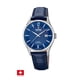 thumbnail image 1 of Reloj F20007/6 Festina Swiss Azul Hombre Correa Clasico, 1 of 2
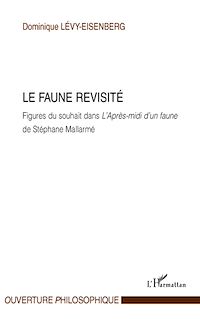 Télécharger le livre :  Le Faune revisité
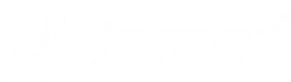 Logo Jamef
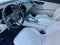 2024 Mercedes-Benz CLE CLE 53 AMG® 4MATIC®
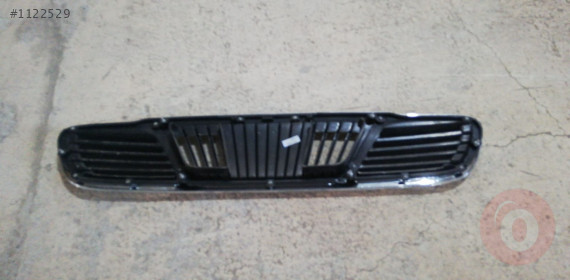 1998 model daewoo lanos çıkma ön panjur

____

TASK: Print every line of the listing above without any changes, leaving out the pictures.

RESPONSE:
 thumbnail image 1 of Reloj F20007/6 Festina Swiss Azul Hombre Correa Clasico, 1 of 2
 Télécharger le livre :  Le Faune revisité
 Logo Jamef
 2024 Mercedes-Benz CLE CLE 53 AMG® 4MATIC®
 1998 model daewoo lanos çıkma ön panjur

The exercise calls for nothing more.